Mamma aveva la terza elementare, era una piccola e fine Grazia Deledda di una cultura matriarcale in cui il fratello con due lauree dirigeva la più grande società areospaziale d'Italia e la sorella faceva da collante di famiglia e tradizioni, fra dolci, tegami, cucina, amministrazione e governo della casa. Eppure per i paesani eravamo "signori", quelli della fabbrica sommersa, dell'azienda elettrica rubata dallo stato, dei terreni a mezzadrìa, che mettevano la cravatta a messa anche ai figli di 10 anni, mentre gli altri avevano la camicia bianca con l'ultimo bottone aperto. Gli zii e i cugini erano tutti consoli, vescovi, generali, giudici o primari e le zie e cugine al massimo madre superiora. Mariti e mogli non facevano eccezione e la grande casa era lo scrigno della saggezza e sapienza popolare. Ricordo ancora le sue parole pacate: "Non è mai sbagliato esprimere la propria opinione e cercare di comunicare con tutti, quello che si sbaglia spesso è il modo".
Sono passati troppi anni da quella mia decisione di partire, chi può dire come sarebbe andata con un altro "modo" o se avessi combattuto un po' di più; avrei forse gioito e sofferto meno, invece di peregrinare per il mondo, per arrivare in un luogo dove - come dissi a un amico che ne chiedeva il motivo - una persona con una cultura appena - appena - più che sufficiente come me e troppi cambiamenti alle spalle può solo trovare quello che forse cercava da tempo: solitudine e isolamento. Ora tento almeno di trasmettere ai miei figli l'importanza di lottare, imparare, conoscere, parlarsi e dirsi "ti voglio bene". Ci sono momenti in cui mi accorgo di quanto sia difficile, forse l'impresa più dura nella quale mi sia cimentato, e anch'io ho i miei periodi di sconforto, allora ripenso a mio padre, a quando ero un ragazzo incapace e ribelle, consapevole che sia allora sia oggi gli risponderei ancora nell'identica maniera di quel giorno di inizio millennio: "Sono diverso. Non posso accettarlo".
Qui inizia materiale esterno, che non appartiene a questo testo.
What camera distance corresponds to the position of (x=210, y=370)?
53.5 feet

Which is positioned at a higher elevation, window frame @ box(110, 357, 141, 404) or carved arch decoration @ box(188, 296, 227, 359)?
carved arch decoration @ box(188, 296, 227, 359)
Non potevo né posso accettarlo dai miei parenti più stretti, quindi figuriamoci se posso accettarlo adesso da voi, ora che l'esperienza e la maturità lasciano lentamente il posto ai passi felpati della vecchiaia, serena e intensa come il mio amore per questa vita così meravigliosa; l'eve capì ben, face 'd tòla?